KNITRO.jl
KNITRO.jl copied to clipboard
`optimize!` has large overhead
I'm solving multi-period ACOPF problems with Knitro and Ipopt, and optimize!
with Knitro seems to have a large overhead compared to what the solver reports.
This can be observed with the following script:
import GOC3Benchmark as goc
import JuMP
import KNITRO
import Ipopt
problem_file = "./scenario_002.json"
input_data = goc.get_data_from_file(problem_file)
@time model = goc.get_multiperiod_acopf_model(input_data)
JuMP.set_optimizer(model, KNITRO.Optimizer)
@time JuMP.optimize!(model)
JuMP.set_optimizer(model, Ipopt.Optimizer)
@time JuMP.optimize!(model)
Here, ./scenario_002.json
is the C3E4N00617_20231002/D2/C3E4N00617D2/scenario_002.json
file in C3E4N00617_20231002.zip
that can be downloaded from this webpage. GOC3Benchmark
is the open-source version of the Grid Optimization Competition Challenge 3 benchmark algorithm.

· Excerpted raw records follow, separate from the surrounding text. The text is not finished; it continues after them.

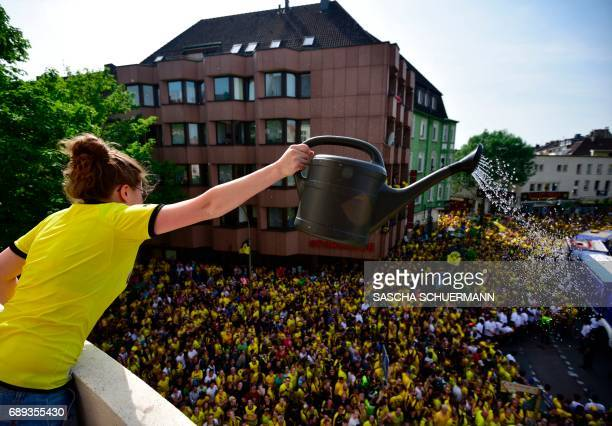 A woman pours water on fans of BVB Borussia Dortmund waiting for the arrival of their team at Borsigplatz ahead of celebrations after winning the...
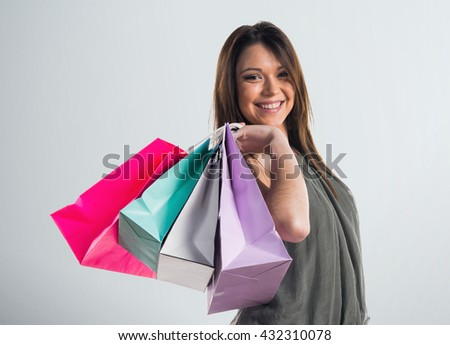 Woman with many shopping bags over grey background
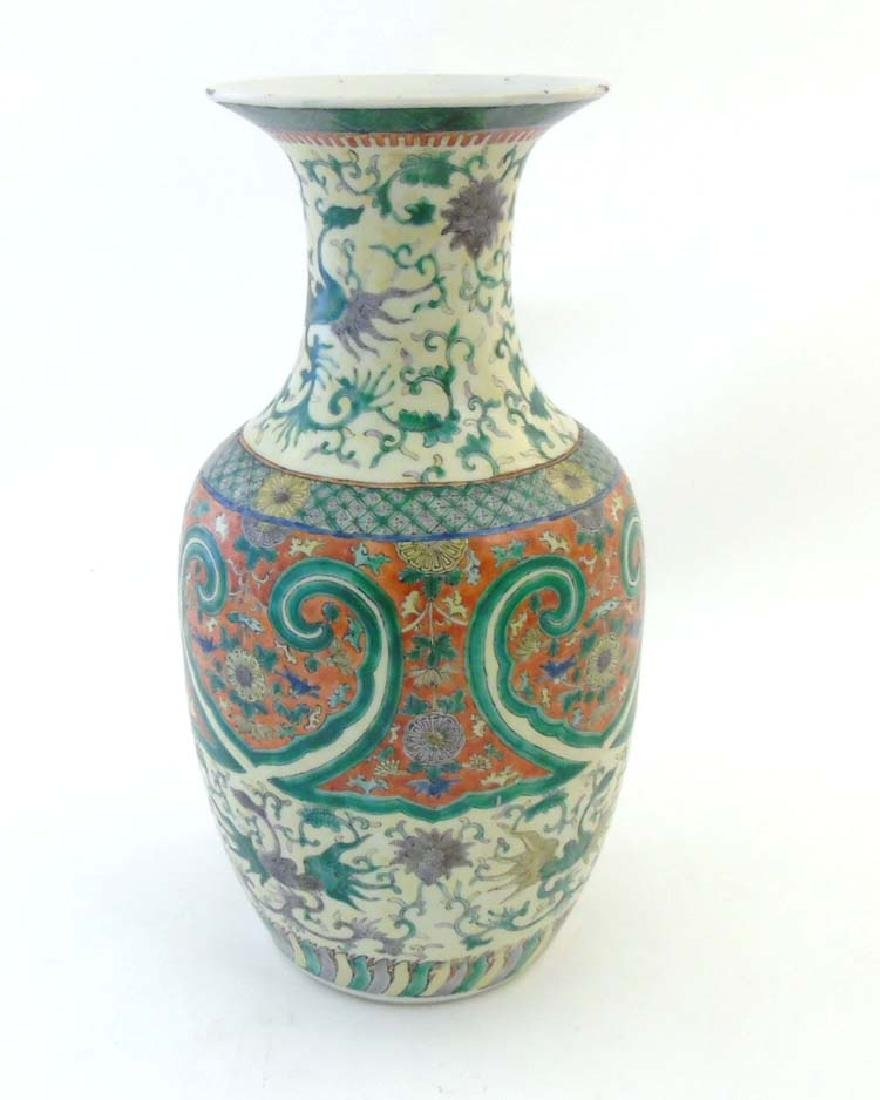A Chinese famille verte vase decorated with polychrome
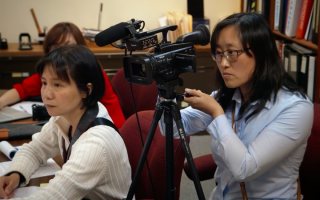 本報記者蔡溶和新唐人記者安心在2015年報導國寶銀行案。 (《國寶——小可入獄》截圖)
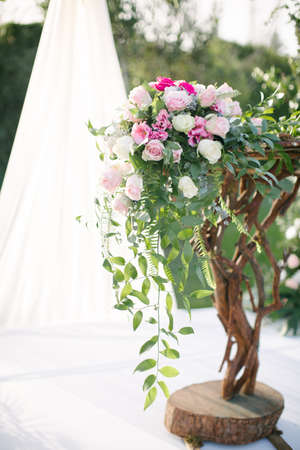 Wedding arch. Rustic wedding. Wedding area covered with flowers.
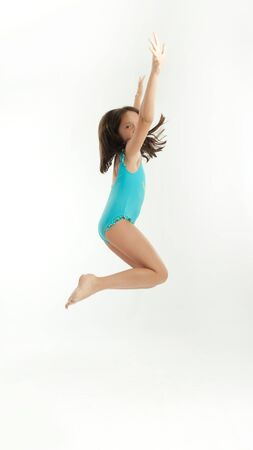 Young girl jumping in a swimsuit photo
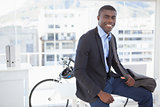 Smiling businessman with his bicycle
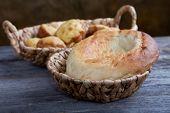 Bread In Wattled Baskets On A Table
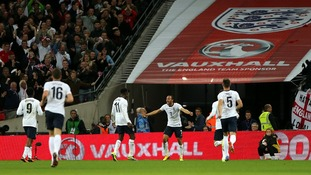 England's Andros Townsend (centre) celebrates scoring his side's third goal of the game against Montenegro at Wembley on Friday.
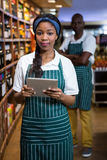 Female staff using digital tablet in organic section Stock Photos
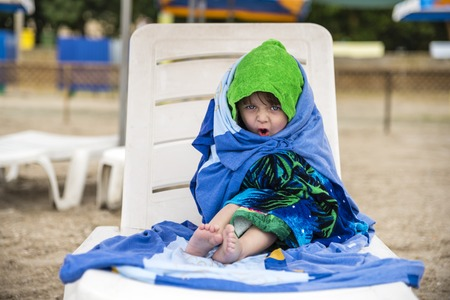 The little girl wrapped in towels for warming, emotions of the face Stock Photo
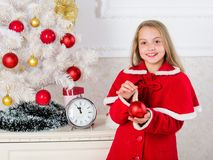 Child red costume hold christmas ornament ball. Christmas ball traditional decor. Kids can brighten up christmas tree by royalty free stock images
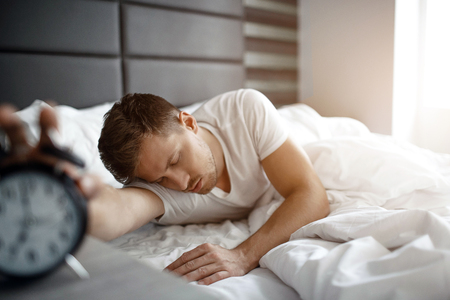 Young man sleep on bed in morning. He hold hand on clock. Oversleep. Daylight.
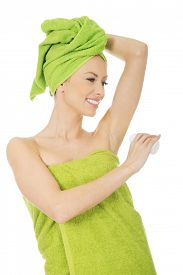 image of deo  - Young woman wrapped in towel using deodorant - JPG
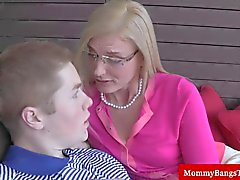 Blonde milf gets oral pleasures from a teen guy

I get the following results:
Solver | optimize! time (s) |
Time reported by solver log (s) |
---|---|---|
Knitro | 140 | 58 |
Ipopt | 1228 | 1222 |
Knitro.jl seems to be spending more time than I expect in data structure initialization. The discrepancy between Knitro's "actual" and "reported" times grows as I try larger problems from the GOC E4 datasets, and is not present when I solve the same problems with the knitroampl
executable. If this is due to something intended, or unavoidable for some reason, feel free to close the issue.
Versions
Julia 1.10.0 JuMP 1.20.0 Ipopt 1.6.2 KNITRO 0.14.1 Platform: M1 Mac
It's plausible that there are some performance improvements that we could make. I haven't benchmarked the package closely. Ipopt is very "simple" so it also doesn't surprise me that KNITRO has more overhead.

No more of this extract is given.